Exercise task: State how many lines in the listing below contain the word "bottom". Reply with the number alone.
>> Start Excerpted data
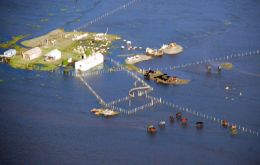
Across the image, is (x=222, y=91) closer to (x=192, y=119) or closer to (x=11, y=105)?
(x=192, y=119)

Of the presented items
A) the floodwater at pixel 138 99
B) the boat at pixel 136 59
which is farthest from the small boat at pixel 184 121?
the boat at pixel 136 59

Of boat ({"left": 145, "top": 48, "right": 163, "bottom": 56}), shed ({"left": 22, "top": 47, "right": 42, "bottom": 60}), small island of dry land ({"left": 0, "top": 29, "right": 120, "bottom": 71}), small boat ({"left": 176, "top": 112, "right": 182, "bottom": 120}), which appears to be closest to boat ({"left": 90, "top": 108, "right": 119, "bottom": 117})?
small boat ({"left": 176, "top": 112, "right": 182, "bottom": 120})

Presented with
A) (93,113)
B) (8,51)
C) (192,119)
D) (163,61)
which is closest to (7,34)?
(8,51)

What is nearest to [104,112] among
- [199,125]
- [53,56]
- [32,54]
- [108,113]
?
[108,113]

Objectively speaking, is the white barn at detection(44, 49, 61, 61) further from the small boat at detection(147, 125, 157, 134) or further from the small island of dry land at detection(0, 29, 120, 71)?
>> End Excerpted data
>> Start Excerpted data
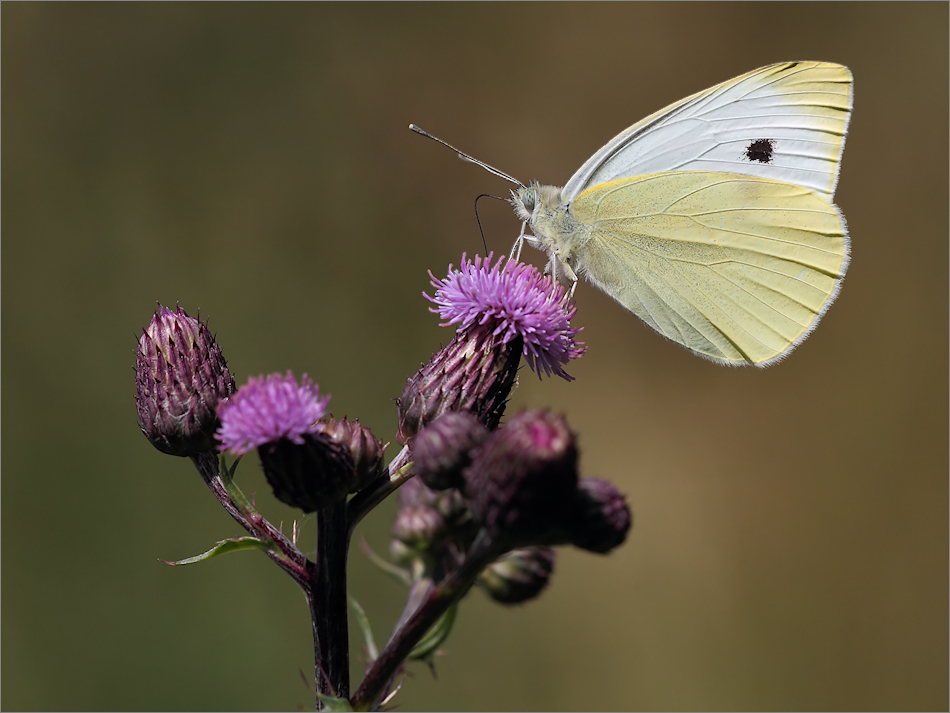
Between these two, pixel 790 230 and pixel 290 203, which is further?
>> End Excerpted data
Expected output: 2